Un devoir de blasphème.

Les monothéismes n’aiment ni les animaux, ni la nature, ni la vie, ni le plaisir, ni les femmes, ni la raison, ni la liberté.

Ils cultivent le goût de la mortification, du supplice, du sacrifice sanglant, de l’ascétisme, du refus de la vie au profit des arrières-mondes.

Présentement, comme si souvent dans l’Histoire tragique des hommes, ils suscitent des haines, des guerres, des assassinats, des sévices sans nom contre les infidèles, les femmes adultères, les homosexuels, les rationalistes.

Des peuples abrutis par cet opium croupissent dans un ténébreux moyen-âge.

Ils manipulent les plus pauvres, les moins instruits, les plus crédules pour les enfermer dans des identités meurtrières, des communautarismes étriqués et hargneux, ignorant l’universalisme des valeurs de la raison.

Je salue les femmes et les hommes de culture qui, dans les pays théocratiques, résistent contre l’obscurantisme et tentent de faire entendre la voix de la liberté et de l’intelligence.

Car ils existent,partout dans le monde, ces femmes et ces hommes de raison qui, bien qu’Arabes ou Pakistanais n’ont pas à être qualifiés de musulmans, puisqu’ils ne le sont pas, au même titre que nous, Européens ne sommes pas obligatoirement chrétiens.

Oui, il y a des athées en Afrique du Nord et ailleurs et je les salue comme je saluerai toujours tout Résistant.

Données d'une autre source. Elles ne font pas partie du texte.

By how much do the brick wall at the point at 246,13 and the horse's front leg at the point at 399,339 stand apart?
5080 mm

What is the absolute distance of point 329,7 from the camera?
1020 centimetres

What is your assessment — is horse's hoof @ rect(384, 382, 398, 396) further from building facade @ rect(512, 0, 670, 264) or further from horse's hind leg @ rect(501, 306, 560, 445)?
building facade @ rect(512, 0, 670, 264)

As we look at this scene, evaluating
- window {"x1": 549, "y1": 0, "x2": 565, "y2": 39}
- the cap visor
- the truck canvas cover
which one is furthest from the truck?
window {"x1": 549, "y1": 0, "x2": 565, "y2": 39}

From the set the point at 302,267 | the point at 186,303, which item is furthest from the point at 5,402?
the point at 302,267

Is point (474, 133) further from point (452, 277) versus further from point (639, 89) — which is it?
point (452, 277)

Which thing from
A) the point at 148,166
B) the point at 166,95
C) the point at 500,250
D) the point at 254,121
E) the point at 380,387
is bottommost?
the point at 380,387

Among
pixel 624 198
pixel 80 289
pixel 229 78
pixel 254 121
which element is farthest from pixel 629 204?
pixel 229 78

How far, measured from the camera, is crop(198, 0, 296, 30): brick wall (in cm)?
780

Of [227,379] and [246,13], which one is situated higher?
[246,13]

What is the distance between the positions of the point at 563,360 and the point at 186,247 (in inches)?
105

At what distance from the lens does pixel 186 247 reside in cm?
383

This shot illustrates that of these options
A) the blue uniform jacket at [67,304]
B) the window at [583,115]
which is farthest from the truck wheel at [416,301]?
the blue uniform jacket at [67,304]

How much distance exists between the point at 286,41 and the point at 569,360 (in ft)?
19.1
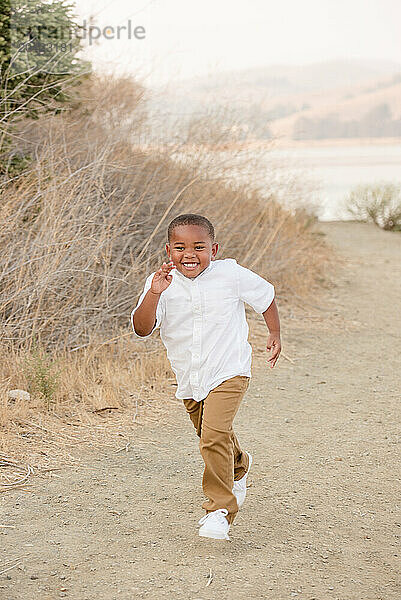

L’affaire des films ou caricatures dits blasphématoires révèle deux tares de nos sociétés :

- La première est connue et bien identifiée.

Le blasphème démasque le fanatique en le révélant.

Au lieu de répondre par la plume ou le verbe, ce qui serait pleinement légitime, le forcené répond par le meurtre à un défi culturel.

Mais, chacun sait qu’il y a des fanatiques potentiellement criminels.

Le blasphème ne fait ici qu’éclairer le versant sombre de l’humanité, versant aussi ancien que l’humanité elle-même.

- Plus intéressant, le blasphème révèle le lâche, le timoré, le planqué du « juste milieu », celui qui murmure qu’il faut respecter la liberté d’expression, mais sans provocation, sans aller trop loin, sans choquer, sans réveiller le fasciste qui devient méchant lorsqu’on le taquine un peu.

Et la voilà démasquée la cohorte lamentable des pleutres, au nombre desquels vous trouverez bien des politiciens prompts à renvoyer dos à dos, d’une part, ceux qui font des petits dessins géniaux ou médiocres, des pièces de théâtres édifiantes ou mornes, des films de qualité ou de piètres productions en s’adressant à l’humour, à l’idée, au symbolique et, d’autre part, ceux qui égorgent ou posent des bombes sur les marchés.

Avant 1939, ils existaient déjà ces timorés, modérés, prudents, fort nombreux dans le personnel politicien Français, et sans doute auraient-ils reproché à CHARLIE CHAPLIN son film le dictateur qui risquait d’irriter le chancelier HITLER et de faire de la « provocation », à l’encontre de nazis qu’il fallait surtout ménager pour éviter leur colère !

Ces pusillanimes posent en principe leur amour de la liberté d’expression mais sous réserve d’autocensure qui prépare la censure tout court.

L’article 10 de la CONVENTION EUROPEENNE DE SAUVEGARDE DES DROITS DE L’HOMME garantit expressément la liberté d’expression.

Or, l’exercice de cette liberté implique que chacun puisse énoncer ce qu’il pense et ressent, quand bien même cela devrait déplaire.

Si seul le politiquement correct, le respectueux, le soumis ont droit d’expression, nous ne sommes plus dans une société de liberté.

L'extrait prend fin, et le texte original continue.